> **GOAL**: Lay out the material as a Markdown table with the columns "No." and "Line," from the line containing "According to this" through the end of the material, both ends included. Number each line in order, and leave out blank lines.

-=-=-

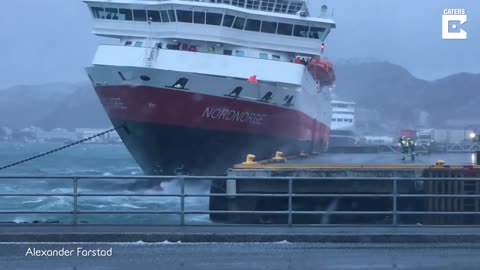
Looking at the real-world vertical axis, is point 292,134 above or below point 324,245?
above

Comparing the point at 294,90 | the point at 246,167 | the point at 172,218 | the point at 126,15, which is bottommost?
the point at 172,218

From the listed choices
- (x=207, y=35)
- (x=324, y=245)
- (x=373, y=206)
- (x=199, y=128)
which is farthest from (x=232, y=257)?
(x=207, y=35)

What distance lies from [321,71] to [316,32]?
6.70 metres

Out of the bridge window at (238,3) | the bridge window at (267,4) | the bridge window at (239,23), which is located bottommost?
the bridge window at (239,23)

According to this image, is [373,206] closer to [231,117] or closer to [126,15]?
[231,117]

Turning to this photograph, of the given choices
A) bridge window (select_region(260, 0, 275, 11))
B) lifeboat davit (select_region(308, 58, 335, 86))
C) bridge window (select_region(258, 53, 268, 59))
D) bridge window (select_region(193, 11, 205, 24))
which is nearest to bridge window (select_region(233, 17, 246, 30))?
bridge window (select_region(258, 53, 268, 59))

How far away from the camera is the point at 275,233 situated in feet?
38.8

-=-=-

> **WRITTEN REPLY**:
| No. | Line |
|---|---|
| 1 | According to this image, is [373,206] closer to [231,117] or closer to [126,15]? |
| 2 | [231,117] |
| 3 | Turning to this photograph, of the given choices |
| 4 | A) bridge window (select_region(260, 0, 275, 11)) |
| 5 | B) lifeboat davit (select_region(308, 58, 335, 86)) |
| 6 | C) bridge window (select_region(258, 53, 268, 59)) |
| 7 | D) bridge window (select_region(193, 11, 205, 24)) |
| 8 | which is nearest to bridge window (select_region(233, 17, 246, 30))? |
| 9 | bridge window (select_region(258, 53, 268, 59)) |
| 10 | How far away from the camera is the point at 275,233 situated in feet? |
| 11 | 38.8 |